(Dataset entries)
● ● ● ●
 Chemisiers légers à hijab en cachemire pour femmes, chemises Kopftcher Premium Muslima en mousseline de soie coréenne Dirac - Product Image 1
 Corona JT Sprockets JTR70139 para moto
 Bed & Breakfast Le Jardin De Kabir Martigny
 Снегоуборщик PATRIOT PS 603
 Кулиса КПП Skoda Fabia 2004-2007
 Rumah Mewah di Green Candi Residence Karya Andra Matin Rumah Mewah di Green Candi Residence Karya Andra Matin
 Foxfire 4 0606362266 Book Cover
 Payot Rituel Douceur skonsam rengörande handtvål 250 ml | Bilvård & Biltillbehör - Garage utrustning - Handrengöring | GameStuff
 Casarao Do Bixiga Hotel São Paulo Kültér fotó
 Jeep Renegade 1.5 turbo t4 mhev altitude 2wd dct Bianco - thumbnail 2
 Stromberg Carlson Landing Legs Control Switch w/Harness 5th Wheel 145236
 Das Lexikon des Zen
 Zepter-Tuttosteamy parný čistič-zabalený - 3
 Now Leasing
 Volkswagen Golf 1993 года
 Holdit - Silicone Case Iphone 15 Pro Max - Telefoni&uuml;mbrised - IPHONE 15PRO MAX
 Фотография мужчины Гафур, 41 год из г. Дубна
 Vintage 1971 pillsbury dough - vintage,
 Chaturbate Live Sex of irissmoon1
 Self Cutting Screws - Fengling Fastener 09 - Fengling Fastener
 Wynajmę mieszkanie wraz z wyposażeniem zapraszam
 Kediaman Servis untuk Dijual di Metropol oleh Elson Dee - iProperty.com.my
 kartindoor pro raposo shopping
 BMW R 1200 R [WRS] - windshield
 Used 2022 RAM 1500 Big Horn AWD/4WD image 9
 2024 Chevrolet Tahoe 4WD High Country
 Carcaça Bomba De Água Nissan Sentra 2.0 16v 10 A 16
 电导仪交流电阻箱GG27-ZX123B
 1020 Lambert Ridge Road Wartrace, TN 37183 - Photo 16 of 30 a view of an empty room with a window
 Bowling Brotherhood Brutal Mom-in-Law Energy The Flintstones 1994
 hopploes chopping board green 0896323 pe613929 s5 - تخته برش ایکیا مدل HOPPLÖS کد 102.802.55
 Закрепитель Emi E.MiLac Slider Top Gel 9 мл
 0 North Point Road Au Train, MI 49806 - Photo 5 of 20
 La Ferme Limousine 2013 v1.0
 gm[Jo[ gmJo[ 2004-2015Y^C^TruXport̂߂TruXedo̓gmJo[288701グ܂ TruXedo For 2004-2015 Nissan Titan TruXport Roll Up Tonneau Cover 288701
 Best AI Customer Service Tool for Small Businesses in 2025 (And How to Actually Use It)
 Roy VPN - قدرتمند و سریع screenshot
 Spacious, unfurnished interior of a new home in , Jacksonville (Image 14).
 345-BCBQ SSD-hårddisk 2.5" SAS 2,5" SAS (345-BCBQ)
● ● ● ●
◆ **WHAT THIS TASK INVOLVES**
Copy out every one of the entries above word for word, keeping each on its own line and in the same order.

◆ **ANSWER**
 Chemisiers légers à hijab en cachemire pour femmes, chemises Kopftcher Premium Muslima en mousseline de soie coréenne Dirac - Product Image 1
 Corona JT Sprockets JTR70139 para moto
 Bed & Breakfast Le Jardin De Kabir Martigny
 Снегоуборщик PATRIOT PS 603
 Кулиса КПП Skoda Fabia 2004-2007
 Rumah Mewah di Green Candi Residence Karya Andra Matin Rumah Mewah di Green Candi Residence Karya Andra Matin
 Foxfire 4 0606362266 Book Cover
 Payot Rituel Douceur skonsam rengörande handtvål 250 ml | Bilvård & Biltillbehör - Garage utrustning - Handrengöring | GameStuff
 Casarao Do Bixiga Hotel São Paulo Kültér fotó
 Jeep Renegade 1.5 turbo t4 mhev altitude 2wd dct Bianco - thumbnail 2
 Stromberg Carlson Landing Legs Control Switch w/Harness 5th Wheel 145236
 Das Lexikon des Zen
 Zepter-Tuttosteamy parný čistič-zabalený - 3
 Now Leasing
 Volkswagen Golf 1993 года
 Holdit - Silicone Case Iphone 15 Pro Max - Telefoni&uuml;mbrised - IPHONE 15PRO MAX
 Фотография мужчины Гафур, 41 год из г. Дубна
 Vintage 1971 pillsbury dough - vintage,
 Chaturbate Live Sex of irissmoon1
 Self Cutting Screws - Fengling Fastener 09 - Fengling Fastener
 Wynajmę mieszkanie wraz z wyposażeniem zapraszam
 Kediaman Servis untuk Dijual di Metropol oleh Elson Dee - iProperty.com.my
 kartindoor pro raposo shopping
 BMW R 1200 R [WRS] - windshield
 Used 2022 RAM 1500 Big Horn AWD/4WD image 9
 2024 Chevrolet Tahoe 4WD High Country
 Carcaça Bomba De Água Nissan Sentra 2.0 16v 10 A 16
 电导仪交流电阻箱GG27-ZX123B
 1020 Lambert Ridge Road Wartrace, TN 37183 - Photo 16 of 30 a view of an empty room with a window
 Bowling Brotherhood Brutal Mom-in-Law Energy The Flintstones 1994
 hopploes chopping board green 0896323 pe613929 s5 - تخته برش ایکیا مدل HOPPLÖS کد 102.802.55
 Закрепитель Emi E.MiLac Slider Top Gel 9 мл
 0 North Point Road Au Train, MI 49806 - Photo 5 of 20
 La Ferme Limousine 2013 v1.0
 gm[Jo[ gmJo[ 2004-2015Y^C^TruXport̂߂TruXedo̓gmJo[288701グ܂ TruXedo For 2004-2015 Nissan Titan TruXport Roll Up Tonneau Cover 288701
 Best AI Customer Service Tool for Small Businesses in 2025 (And How to Actually Use It)
 Roy VPN - قدرتمند و سریع screenshot
 Spacious, unfurnished interior of a new home in , Jacksonville (Image 14).
 345-BCBQ SSD-hårddisk 2.5" SAS 2,5" SAS (345-BCBQ)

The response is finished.